▸ **EXERCISE REQUIREMENTS**
Please rewrite the records as a JSON list of strings, starting with the line that contains "From these items" and going on through the line that contains "Answer: point (70, 455)", both included. Give one string per line and leave out blank lines.

▸ **DATA EXCERPTS**
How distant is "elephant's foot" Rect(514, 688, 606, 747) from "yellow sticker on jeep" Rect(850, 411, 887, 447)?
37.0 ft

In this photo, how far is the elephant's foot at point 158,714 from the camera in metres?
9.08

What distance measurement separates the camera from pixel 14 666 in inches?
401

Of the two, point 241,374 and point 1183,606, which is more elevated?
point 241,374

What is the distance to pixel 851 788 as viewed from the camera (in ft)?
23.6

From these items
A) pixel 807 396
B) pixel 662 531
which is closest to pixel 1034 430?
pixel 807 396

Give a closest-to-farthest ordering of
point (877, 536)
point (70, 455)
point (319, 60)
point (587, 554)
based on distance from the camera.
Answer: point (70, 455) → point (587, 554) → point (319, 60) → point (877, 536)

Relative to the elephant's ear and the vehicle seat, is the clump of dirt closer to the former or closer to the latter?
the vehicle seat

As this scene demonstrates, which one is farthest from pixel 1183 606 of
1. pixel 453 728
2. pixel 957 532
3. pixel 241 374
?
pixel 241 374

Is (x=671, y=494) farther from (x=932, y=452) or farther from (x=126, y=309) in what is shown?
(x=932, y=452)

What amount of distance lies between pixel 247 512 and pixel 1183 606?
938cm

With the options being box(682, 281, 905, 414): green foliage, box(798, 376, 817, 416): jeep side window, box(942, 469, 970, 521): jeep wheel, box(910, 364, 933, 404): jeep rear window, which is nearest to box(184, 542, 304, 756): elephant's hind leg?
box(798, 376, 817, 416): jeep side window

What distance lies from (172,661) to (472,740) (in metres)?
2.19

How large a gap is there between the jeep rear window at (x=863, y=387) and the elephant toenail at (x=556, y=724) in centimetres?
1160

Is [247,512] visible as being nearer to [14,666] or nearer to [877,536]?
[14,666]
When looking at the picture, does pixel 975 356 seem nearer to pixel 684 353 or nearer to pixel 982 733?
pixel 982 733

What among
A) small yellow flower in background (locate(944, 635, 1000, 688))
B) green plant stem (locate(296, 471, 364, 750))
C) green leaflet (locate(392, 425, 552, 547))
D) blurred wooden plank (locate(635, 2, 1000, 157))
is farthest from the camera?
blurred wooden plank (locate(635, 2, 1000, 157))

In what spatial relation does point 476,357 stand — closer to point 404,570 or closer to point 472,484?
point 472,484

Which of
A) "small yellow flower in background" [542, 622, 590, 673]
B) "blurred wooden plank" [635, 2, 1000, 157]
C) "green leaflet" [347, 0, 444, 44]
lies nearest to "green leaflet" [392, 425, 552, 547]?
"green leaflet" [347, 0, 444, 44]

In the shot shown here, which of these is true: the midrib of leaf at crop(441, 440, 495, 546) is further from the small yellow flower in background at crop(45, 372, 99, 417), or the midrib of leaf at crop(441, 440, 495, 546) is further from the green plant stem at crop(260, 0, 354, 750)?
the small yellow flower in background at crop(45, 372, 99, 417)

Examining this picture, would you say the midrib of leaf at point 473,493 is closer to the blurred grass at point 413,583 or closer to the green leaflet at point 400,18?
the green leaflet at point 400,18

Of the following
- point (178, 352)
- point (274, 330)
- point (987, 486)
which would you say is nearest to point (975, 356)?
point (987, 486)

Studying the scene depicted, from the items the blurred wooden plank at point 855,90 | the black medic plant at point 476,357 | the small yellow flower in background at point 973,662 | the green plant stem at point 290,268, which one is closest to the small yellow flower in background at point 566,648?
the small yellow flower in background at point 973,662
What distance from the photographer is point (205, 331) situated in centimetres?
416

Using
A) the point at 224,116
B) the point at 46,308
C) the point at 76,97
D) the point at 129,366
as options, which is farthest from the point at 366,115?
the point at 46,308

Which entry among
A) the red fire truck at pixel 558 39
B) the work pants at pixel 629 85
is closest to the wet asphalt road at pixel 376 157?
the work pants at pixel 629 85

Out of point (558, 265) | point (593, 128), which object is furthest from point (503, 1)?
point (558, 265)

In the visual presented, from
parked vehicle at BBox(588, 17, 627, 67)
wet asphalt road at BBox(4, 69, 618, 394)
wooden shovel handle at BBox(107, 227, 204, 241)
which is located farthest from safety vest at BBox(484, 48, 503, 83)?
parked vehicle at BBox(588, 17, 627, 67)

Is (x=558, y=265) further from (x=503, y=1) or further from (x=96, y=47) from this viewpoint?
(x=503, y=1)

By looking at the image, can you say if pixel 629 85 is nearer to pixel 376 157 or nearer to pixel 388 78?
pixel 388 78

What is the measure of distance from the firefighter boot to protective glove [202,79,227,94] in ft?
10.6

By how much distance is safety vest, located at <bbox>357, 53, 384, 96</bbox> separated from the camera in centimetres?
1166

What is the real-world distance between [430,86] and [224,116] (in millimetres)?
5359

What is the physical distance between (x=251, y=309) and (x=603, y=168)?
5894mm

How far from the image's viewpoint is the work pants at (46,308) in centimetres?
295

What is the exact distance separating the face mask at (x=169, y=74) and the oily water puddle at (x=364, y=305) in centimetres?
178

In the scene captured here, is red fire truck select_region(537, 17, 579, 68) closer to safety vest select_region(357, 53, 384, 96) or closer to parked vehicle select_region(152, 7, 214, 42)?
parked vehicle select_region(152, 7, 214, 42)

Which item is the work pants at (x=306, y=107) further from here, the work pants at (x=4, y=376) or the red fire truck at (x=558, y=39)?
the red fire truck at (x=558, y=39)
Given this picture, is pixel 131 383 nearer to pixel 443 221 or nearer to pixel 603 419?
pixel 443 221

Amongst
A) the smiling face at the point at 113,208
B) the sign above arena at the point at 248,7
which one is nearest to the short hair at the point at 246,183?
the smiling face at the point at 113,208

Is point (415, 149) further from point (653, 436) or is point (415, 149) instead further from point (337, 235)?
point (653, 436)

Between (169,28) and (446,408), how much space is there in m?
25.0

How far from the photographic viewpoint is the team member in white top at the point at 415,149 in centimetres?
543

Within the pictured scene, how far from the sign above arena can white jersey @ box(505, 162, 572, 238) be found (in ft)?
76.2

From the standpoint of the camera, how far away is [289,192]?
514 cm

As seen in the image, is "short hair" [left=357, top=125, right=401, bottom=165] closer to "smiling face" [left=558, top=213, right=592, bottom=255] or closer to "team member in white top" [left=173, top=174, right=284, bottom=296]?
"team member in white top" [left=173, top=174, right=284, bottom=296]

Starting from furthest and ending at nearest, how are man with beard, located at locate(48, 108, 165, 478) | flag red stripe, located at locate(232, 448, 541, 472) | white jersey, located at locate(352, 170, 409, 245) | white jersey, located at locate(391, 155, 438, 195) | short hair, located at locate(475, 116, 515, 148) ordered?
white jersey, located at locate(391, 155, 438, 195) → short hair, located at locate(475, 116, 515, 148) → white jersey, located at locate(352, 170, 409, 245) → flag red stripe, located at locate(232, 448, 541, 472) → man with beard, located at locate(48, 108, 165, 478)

▸ **EXERCISE RESPONSE**
[
  "From these items",
  "A) pixel 807 396",
  "B) pixel 662 531",
  "which is closest to pixel 1034 430?",
  "pixel 807 396",
  "Give a closest-to-farthest ordering of",
  "point (877, 536)",
  "point (70, 455)",
  "point (319, 60)",
  "point (587, 554)",
  "based on distance from the camera.",
  "Answer: point (70, 455) → point (587, 554) → point (319, 60) → point (877, 536)"
]